Australia’s growing storage sector has attracted investment from a variety of players, including large utilities such as AGL Energy and EnergyAustralia, grid companies such as TransGrid, infrastructure investors and specialist storage developers.
Madrid-based Gransolar is planning a major grid-scale storage expansion in eastern Australia. Australian chief executive Carlos Lopez said in February the company had more than 400MW of storage projects under development, backed by its private backer Trilantic Europe.
The company’s energy storage company, E22, will further develop the South Australian portfolio it sold to Aquila on behalf of the German company.
“In the clean energy mix, battery storage is crucial for the stability and efficiency of the system, which makes it a key element of our investment and development strategy, as well as an essential element to realize the full potential of renewable energy in Australia,” Mr Lenz said.

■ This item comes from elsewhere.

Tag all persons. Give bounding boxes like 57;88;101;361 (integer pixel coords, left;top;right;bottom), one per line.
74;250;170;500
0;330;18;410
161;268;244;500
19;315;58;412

He said Aquila, which manages nearly 14 billion euros ($20.6 billion) on behalf of institutional investors, aims to open an office in Australia this year and will hire permanent full-time staff to support his ambitions here. The company is actively pursuing other clean energy opportunities in Australia, in solar PV and wind, Lenz added.
The company manages 12.2 GW of wind, solar PV and hydropower capacity, primarily in Europe, and invests in energy efficiency, carbon forestry and data centers. Its Asia-Pacific portfolio is managed from offices in Singapore, Taiwan, Japan and New Zealand.